Since it is a mitzvah to make kiddush at the beginning of Shabbos, the Chachomim established that one may not eat or drink anything, even water, from when the sun sets until after making Kiddush. The reason for this is unlike the reason we do not eat before other mitzvos such as Shofar and Lulav. In those cases, the reason is to ensure that one not forget to fulfill the mitzvah. In this case, it is because the concept of Kiddush is to sanctify the food we are eating and proclaim that we are doing so in honor of Shabbos. As such, by its very definition, Kiddush must be said before eating.
One who accepts Shabbos early and davens Maariv may not eat from the time he accepts the Shabbos until after he makes (or hears) Kiddush. This rule applies to both men and women. As such, a woman who accepts Shabbos by lighting the Shabbos candles should refrain from eating until after Kiddush.

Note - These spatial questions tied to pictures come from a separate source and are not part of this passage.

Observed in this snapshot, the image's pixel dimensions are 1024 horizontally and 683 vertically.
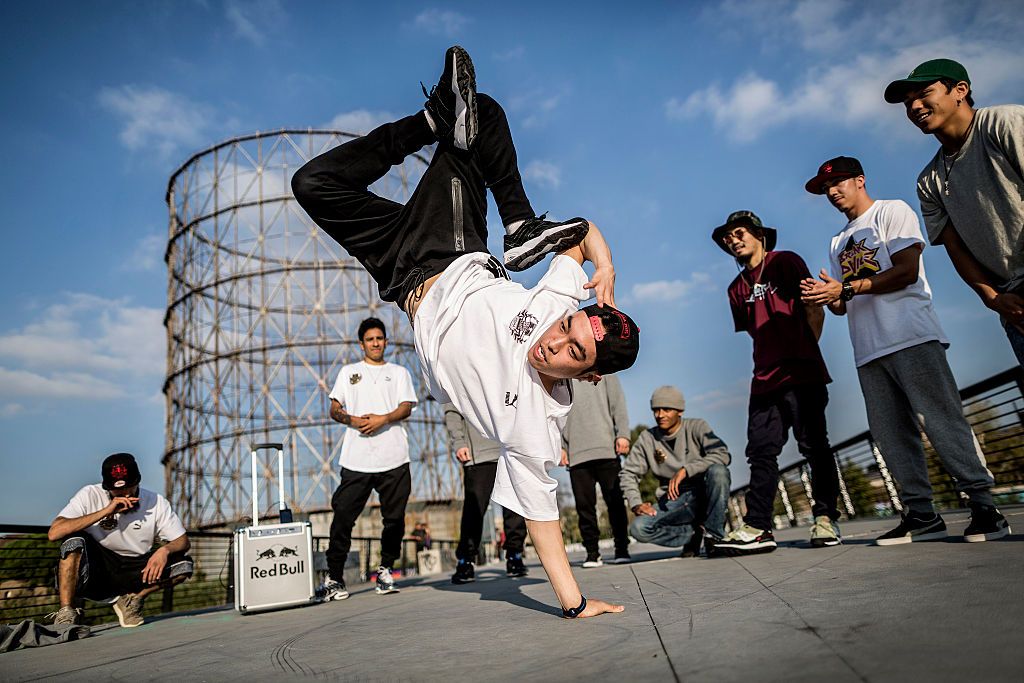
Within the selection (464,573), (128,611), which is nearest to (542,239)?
(464,573)

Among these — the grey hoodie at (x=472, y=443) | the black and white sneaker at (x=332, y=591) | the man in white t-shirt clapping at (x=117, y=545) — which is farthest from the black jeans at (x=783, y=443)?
the man in white t-shirt clapping at (x=117, y=545)

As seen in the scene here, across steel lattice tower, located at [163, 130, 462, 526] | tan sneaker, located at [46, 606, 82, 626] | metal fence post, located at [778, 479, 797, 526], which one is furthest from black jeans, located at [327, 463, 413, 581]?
steel lattice tower, located at [163, 130, 462, 526]

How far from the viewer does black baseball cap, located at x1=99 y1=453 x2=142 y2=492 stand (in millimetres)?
4543

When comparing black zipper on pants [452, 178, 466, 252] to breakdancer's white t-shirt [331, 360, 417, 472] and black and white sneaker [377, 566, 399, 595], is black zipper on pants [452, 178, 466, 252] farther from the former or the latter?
black and white sneaker [377, 566, 399, 595]

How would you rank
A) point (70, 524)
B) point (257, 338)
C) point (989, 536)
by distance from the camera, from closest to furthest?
point (989, 536) < point (70, 524) < point (257, 338)

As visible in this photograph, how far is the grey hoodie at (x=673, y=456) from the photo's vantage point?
4.72 meters

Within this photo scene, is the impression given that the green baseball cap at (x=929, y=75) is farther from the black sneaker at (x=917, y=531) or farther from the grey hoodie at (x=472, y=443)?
→ the grey hoodie at (x=472, y=443)

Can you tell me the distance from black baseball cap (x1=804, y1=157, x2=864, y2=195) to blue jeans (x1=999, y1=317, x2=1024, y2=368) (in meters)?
1.25

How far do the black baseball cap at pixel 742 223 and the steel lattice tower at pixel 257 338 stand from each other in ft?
62.3

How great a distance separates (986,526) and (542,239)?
7.40 ft

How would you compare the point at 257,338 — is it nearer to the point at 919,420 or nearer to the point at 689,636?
the point at 919,420

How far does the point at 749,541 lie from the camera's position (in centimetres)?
388

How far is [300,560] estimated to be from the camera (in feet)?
15.3

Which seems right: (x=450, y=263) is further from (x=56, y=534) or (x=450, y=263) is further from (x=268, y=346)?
(x=268, y=346)
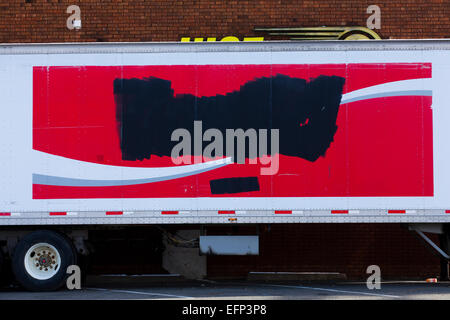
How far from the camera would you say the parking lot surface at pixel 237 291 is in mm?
11148

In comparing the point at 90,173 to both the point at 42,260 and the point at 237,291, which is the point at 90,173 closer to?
the point at 42,260

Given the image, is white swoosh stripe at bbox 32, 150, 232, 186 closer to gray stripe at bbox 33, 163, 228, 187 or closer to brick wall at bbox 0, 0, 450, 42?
gray stripe at bbox 33, 163, 228, 187

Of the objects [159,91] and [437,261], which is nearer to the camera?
[159,91]

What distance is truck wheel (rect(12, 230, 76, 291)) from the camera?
11898 mm

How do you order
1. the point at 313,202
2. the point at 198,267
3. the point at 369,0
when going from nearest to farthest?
the point at 313,202 < the point at 198,267 < the point at 369,0

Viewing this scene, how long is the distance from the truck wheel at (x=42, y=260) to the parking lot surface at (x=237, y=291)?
220mm

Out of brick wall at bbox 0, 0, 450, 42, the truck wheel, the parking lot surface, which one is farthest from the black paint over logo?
brick wall at bbox 0, 0, 450, 42

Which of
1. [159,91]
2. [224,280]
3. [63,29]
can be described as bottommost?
[224,280]

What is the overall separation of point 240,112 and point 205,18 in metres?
4.63

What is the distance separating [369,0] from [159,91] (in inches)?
258

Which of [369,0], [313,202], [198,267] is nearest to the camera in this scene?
Result: [313,202]

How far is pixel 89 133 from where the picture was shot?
39.4 ft

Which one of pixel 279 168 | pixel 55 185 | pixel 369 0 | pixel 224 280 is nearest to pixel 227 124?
pixel 279 168

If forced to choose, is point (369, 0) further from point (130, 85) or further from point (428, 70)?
point (130, 85)
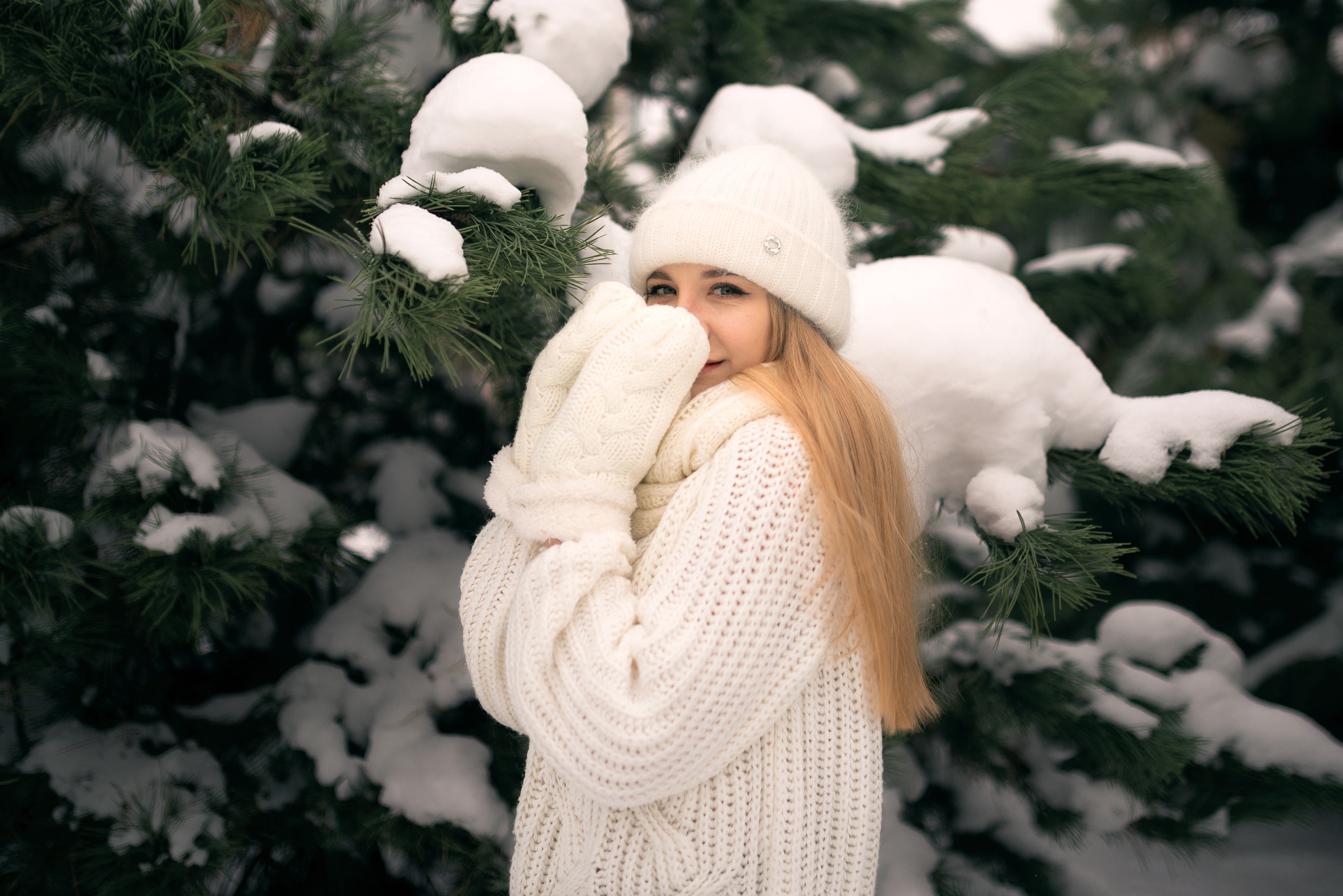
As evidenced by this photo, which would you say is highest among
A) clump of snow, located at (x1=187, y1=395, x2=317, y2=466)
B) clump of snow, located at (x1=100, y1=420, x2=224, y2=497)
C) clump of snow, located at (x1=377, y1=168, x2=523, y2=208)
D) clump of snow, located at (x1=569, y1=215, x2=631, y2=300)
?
clump of snow, located at (x1=377, y1=168, x2=523, y2=208)

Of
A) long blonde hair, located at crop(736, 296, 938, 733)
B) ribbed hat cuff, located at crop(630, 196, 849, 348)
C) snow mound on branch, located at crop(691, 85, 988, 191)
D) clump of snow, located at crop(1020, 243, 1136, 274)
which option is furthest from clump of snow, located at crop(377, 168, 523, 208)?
clump of snow, located at crop(1020, 243, 1136, 274)

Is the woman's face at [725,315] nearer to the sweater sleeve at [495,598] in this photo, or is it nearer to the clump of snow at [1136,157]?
the sweater sleeve at [495,598]

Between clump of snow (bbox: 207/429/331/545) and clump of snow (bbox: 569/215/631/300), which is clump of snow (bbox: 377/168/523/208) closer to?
clump of snow (bbox: 569/215/631/300)

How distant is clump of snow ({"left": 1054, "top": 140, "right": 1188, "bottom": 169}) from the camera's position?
161 centimetres

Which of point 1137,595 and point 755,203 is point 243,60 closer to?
point 755,203

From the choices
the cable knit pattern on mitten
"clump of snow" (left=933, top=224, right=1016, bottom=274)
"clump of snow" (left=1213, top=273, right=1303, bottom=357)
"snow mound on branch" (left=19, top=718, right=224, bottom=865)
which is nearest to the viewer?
the cable knit pattern on mitten

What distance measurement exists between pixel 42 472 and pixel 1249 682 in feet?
11.0

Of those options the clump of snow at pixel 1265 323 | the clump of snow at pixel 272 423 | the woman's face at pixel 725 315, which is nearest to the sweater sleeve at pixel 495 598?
the woman's face at pixel 725 315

One may not even drink water after sunset before making or hearing Kiddush. In this sense, Kiddush is stricter than Havdalah as, by the letter of the law, one may drink water after dark before Havdalah. (In practice, it is customary to not drink water before Havdalah.) The reason for this is that eating on Shabbos is considered a very significant act, so even a snack (or a drink) is Halachically important.
Issue #3: Excessive Drinking
In addition to all of the above, the “bein” sometimes involves excessive alcoholic drinking. This is not recommended except in the proper environment of a Chassidisher farbrengen and, even then, one should restrict themselves as per the Rebbe’s takona.
Hopefully, this information will reach those who have the “bein” custom, and they will refrain from it in the future.
In this merit, may they be blessed with the reward granted to all those who take pleasure in the Shabbos as is stated in the Nevi’im, “Then you will delight in G‑d.” And the Chazal state that all the sins of a person who delights in the Shabbos are forgiven, and he will be saved from the judgment of Gehinnom (Shulchan Aruch Admur HaZakein 243:1).